(Collected data)

┌──

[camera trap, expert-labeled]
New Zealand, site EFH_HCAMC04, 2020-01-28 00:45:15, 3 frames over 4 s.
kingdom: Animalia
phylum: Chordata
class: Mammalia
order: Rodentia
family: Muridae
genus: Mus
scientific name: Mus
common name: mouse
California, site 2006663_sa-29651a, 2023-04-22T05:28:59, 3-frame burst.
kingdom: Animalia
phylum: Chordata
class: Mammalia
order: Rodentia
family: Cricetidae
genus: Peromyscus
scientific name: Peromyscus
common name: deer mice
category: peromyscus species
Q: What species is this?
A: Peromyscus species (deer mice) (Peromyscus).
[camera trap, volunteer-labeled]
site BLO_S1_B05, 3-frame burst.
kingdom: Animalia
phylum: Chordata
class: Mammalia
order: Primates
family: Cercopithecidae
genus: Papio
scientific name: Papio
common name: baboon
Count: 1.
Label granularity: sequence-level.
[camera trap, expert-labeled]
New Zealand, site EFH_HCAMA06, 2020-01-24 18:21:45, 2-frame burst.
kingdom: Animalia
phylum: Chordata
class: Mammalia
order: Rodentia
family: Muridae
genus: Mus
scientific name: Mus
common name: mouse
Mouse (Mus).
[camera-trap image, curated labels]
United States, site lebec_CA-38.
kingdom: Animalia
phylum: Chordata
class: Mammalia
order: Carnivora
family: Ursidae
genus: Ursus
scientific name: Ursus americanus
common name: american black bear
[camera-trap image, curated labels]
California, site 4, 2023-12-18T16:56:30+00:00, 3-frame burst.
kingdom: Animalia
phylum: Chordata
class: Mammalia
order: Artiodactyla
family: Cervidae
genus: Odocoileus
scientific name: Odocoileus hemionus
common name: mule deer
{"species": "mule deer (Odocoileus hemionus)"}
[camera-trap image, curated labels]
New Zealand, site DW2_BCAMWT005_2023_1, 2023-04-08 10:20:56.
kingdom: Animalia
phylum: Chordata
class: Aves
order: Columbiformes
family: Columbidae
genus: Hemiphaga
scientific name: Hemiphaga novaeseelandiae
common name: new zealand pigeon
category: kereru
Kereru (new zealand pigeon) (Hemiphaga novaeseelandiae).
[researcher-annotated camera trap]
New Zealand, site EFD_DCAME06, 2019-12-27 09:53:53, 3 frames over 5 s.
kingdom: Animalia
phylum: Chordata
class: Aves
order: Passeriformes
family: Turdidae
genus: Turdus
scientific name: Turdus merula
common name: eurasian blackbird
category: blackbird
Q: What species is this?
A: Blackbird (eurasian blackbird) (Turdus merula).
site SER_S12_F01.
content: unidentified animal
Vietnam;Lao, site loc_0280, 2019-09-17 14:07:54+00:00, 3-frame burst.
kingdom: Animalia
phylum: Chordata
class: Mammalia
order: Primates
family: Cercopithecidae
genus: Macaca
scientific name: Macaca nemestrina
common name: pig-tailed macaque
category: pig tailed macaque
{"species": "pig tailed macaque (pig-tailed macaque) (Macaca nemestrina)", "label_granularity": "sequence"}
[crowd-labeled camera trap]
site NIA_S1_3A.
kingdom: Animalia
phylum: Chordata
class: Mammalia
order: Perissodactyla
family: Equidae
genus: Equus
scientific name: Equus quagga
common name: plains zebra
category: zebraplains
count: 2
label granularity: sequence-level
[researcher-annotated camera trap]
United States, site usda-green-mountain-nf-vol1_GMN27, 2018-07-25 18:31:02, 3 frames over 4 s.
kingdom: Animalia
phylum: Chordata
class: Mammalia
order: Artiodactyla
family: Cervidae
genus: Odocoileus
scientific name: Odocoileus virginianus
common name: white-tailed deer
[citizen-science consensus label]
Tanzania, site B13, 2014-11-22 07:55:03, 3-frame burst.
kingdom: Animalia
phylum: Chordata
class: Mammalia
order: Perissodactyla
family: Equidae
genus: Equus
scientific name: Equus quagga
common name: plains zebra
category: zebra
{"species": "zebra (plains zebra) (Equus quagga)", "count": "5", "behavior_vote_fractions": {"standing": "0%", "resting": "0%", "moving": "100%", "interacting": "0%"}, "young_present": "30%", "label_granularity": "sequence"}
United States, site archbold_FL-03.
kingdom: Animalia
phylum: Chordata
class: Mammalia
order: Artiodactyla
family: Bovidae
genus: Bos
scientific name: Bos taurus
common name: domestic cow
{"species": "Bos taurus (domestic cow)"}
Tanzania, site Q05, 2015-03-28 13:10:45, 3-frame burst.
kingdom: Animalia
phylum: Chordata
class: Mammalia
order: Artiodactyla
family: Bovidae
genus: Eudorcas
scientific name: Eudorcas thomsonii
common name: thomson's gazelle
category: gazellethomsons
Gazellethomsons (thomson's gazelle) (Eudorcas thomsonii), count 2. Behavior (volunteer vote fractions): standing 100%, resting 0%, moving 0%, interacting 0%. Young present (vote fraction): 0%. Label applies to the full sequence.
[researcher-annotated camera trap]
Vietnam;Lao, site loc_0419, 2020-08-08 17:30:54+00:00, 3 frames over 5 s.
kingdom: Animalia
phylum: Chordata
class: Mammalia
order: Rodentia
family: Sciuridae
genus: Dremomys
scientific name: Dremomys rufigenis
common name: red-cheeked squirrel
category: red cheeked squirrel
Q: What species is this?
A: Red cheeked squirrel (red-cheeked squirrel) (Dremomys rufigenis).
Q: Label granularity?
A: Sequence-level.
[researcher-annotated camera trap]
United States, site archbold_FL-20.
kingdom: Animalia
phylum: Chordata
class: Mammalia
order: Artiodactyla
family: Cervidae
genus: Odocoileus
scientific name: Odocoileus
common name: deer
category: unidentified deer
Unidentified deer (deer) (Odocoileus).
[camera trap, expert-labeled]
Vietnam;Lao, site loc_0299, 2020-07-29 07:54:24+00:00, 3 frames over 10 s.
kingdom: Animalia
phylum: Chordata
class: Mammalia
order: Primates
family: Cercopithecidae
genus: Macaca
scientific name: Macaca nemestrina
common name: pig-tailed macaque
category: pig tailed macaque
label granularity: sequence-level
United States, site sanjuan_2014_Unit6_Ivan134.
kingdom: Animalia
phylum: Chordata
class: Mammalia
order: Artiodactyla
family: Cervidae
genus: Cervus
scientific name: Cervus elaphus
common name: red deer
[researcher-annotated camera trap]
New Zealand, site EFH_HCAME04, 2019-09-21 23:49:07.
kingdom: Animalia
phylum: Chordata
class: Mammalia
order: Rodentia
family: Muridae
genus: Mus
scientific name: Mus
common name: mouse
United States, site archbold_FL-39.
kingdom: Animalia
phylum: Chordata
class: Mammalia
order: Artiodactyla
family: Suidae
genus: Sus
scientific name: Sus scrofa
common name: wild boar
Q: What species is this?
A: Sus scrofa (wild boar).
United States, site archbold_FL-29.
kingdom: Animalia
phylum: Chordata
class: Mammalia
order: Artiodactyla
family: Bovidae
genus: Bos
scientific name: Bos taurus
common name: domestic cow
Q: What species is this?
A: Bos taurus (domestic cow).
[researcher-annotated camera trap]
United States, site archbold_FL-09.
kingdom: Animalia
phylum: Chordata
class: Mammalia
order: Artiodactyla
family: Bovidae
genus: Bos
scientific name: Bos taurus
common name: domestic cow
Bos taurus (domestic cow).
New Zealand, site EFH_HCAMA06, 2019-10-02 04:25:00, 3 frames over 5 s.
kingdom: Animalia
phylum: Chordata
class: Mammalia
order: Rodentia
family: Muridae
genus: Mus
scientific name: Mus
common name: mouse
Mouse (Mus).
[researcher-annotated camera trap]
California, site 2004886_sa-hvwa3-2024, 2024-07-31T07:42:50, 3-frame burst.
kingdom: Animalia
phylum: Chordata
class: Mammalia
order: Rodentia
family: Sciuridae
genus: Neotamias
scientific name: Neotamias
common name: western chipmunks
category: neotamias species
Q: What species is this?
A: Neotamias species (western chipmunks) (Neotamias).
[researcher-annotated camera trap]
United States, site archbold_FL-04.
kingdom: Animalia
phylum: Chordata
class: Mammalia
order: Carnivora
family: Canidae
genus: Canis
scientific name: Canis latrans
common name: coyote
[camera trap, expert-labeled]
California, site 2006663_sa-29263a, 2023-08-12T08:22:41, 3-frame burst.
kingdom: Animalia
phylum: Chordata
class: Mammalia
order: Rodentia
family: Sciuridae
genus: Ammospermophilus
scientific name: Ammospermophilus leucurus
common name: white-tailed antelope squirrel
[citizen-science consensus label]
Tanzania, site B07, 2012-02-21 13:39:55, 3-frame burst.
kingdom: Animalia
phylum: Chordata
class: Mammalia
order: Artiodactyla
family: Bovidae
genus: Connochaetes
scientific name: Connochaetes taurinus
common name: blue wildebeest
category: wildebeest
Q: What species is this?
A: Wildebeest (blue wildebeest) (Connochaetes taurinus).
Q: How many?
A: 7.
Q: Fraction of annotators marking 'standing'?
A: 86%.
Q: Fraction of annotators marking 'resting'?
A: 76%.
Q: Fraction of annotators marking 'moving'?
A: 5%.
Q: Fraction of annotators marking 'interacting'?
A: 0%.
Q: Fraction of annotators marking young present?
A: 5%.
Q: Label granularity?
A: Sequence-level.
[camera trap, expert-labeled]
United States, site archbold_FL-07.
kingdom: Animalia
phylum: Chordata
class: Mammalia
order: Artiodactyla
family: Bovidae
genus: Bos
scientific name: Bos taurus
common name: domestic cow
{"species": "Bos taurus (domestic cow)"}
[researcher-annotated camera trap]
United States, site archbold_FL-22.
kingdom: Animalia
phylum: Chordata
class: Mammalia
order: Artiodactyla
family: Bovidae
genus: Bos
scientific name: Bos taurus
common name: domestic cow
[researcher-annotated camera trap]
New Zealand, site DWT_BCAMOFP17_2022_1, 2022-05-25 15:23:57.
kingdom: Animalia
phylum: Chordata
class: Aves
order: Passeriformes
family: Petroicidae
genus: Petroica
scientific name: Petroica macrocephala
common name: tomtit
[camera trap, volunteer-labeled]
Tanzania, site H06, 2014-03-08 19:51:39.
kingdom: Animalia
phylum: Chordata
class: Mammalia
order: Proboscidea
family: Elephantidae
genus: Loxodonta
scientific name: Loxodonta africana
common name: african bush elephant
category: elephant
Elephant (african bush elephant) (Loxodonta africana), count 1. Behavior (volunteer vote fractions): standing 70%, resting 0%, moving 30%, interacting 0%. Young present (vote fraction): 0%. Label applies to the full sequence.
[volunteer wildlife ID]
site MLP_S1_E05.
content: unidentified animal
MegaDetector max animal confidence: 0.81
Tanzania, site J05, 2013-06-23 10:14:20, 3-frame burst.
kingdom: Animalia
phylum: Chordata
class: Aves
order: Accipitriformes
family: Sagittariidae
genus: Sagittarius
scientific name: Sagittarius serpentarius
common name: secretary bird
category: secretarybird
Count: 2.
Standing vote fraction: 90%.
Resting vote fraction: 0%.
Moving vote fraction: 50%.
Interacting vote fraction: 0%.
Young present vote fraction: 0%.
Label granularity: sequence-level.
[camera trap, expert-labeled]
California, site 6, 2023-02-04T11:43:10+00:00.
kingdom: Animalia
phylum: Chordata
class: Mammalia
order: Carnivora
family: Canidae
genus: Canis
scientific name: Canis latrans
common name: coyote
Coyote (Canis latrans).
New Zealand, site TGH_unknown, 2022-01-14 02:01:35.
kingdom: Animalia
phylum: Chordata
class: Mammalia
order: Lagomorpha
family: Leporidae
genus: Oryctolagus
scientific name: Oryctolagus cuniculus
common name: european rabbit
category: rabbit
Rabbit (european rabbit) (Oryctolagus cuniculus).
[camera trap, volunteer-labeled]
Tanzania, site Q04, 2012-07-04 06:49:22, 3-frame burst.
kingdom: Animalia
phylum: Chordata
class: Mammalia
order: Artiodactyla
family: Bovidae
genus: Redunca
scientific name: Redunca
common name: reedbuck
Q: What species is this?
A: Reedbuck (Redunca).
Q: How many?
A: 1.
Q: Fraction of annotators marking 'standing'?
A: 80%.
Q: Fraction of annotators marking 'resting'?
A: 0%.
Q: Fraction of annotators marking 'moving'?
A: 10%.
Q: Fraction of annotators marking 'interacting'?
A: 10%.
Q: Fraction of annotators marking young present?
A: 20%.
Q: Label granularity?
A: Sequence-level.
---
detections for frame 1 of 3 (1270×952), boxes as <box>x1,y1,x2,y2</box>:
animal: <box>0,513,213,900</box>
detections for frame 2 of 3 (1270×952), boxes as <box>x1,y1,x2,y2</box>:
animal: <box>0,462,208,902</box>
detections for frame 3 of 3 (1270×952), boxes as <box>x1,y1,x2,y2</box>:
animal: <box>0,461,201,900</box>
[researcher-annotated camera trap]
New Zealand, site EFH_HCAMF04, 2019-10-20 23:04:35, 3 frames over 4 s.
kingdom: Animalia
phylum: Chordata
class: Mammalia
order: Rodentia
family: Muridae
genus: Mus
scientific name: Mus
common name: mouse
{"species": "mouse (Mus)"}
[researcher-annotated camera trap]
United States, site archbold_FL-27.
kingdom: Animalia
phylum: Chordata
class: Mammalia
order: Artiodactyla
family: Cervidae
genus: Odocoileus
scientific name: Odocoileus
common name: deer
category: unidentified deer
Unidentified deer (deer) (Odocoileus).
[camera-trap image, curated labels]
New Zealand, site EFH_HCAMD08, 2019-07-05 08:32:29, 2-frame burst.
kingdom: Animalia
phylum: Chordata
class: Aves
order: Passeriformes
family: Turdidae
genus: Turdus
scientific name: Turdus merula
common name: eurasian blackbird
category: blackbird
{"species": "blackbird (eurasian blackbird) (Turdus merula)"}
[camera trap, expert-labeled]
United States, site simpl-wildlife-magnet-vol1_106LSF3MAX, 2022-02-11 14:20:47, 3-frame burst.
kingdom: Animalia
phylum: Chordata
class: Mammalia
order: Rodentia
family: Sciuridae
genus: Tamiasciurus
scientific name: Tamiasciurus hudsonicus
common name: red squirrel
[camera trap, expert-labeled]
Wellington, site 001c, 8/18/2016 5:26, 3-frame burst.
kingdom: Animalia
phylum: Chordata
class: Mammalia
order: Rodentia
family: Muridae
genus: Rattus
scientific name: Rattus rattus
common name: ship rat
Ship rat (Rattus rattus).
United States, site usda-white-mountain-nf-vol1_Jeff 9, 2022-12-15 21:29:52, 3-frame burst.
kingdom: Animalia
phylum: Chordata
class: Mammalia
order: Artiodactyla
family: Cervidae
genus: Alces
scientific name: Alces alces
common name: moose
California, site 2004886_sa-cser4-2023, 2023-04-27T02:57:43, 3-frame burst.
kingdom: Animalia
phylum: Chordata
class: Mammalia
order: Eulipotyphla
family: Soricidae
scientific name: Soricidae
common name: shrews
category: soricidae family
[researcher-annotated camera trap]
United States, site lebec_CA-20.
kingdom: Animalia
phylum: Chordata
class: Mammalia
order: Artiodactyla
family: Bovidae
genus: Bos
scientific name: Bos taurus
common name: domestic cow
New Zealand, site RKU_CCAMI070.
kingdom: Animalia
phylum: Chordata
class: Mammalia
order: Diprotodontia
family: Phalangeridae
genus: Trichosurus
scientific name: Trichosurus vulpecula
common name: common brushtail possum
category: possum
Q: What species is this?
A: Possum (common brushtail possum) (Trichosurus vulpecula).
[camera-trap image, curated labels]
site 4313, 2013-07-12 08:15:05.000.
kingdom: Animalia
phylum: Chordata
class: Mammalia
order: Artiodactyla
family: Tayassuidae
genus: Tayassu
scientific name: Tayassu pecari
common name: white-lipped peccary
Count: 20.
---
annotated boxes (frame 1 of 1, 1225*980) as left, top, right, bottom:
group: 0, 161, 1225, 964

└──

_Exercise details_
Please transcribe exactly the lines above from the line that has "A: Peromyscus species" up to and including the line that has "common name: american black bear"; no other line belongs in the answer.

_Reply_
A: Peromyscus species (deer mice) (Peromyscus).
[camera trap, volunteer-labeled]
site BLO_S1_B05, 3-frame burst.
kingdom: Animalia
phylum: Chordata
class: Mammalia
order: Primates
family: Cercopithecidae
genus: Papio
scientific name: Papio
common name: baboon
Count: 1.
Label granularity: sequence-level.
[camera trap, expert-labeled]
New Zealand, site EFH_HCAMA06, 2020-01-24 18:21:45, 2-frame burst.
kingdom: Animalia
phylum: Chordata
class: Mammalia
order: Rodentia
family: Muridae
genus: Mus
scientific name: Mus
common name: mouse
Mouse (Mus).
[camera-trap image, curated labels]
United States, site lebec_CA-38.
kingdom: Animalia
phylum: Chordata
class: Mammalia
order: Carnivora
family: Ursidae
genus: Ursus
scientific name: Ursus americanus
common name: american black bear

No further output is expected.